::: RECORDED DATA

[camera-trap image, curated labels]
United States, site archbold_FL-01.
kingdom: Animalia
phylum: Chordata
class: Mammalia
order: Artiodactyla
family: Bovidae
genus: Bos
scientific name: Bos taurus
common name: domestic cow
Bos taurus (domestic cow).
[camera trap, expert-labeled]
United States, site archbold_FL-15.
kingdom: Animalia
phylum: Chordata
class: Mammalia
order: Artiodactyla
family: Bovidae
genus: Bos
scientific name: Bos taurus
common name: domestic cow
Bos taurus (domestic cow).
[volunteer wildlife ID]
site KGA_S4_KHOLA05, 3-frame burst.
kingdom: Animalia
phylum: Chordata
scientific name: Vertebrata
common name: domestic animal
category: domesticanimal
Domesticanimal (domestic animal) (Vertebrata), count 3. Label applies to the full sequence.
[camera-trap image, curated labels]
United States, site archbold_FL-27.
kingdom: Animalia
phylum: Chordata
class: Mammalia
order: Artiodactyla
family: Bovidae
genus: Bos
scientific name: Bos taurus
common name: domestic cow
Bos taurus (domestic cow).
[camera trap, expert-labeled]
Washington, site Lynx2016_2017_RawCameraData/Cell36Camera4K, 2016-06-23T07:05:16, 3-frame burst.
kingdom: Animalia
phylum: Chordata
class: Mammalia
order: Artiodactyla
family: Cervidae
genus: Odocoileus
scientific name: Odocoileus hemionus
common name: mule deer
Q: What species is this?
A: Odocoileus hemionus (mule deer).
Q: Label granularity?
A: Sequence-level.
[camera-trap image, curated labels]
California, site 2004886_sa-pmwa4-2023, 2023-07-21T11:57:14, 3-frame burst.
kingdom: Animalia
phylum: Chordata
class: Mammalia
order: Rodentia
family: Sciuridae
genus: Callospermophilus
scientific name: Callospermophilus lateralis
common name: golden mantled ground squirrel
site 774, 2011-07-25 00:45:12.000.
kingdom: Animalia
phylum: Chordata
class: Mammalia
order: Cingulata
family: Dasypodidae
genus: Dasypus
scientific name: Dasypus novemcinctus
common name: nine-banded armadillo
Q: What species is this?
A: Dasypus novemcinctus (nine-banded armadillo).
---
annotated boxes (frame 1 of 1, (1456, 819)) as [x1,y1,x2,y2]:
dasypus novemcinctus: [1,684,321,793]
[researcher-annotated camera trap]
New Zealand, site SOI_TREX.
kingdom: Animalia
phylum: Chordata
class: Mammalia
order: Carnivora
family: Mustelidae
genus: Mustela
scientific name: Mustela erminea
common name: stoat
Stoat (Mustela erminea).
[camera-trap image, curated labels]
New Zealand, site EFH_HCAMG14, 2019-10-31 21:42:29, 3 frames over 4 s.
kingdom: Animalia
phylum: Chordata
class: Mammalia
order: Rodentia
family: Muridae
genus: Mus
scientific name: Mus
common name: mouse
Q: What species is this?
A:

::::::

◆ **ACTION ITEM**:
Using the records above, pull out each line where the word "genus" occurs.

◆ **PROBLEM SOLUTION**:
genus: Bos
genus: Bos
genus: Bos
genus: Odocoileus
genus: Callospermophilus
genus: Dasypus
genus: Mustela
genus: Mus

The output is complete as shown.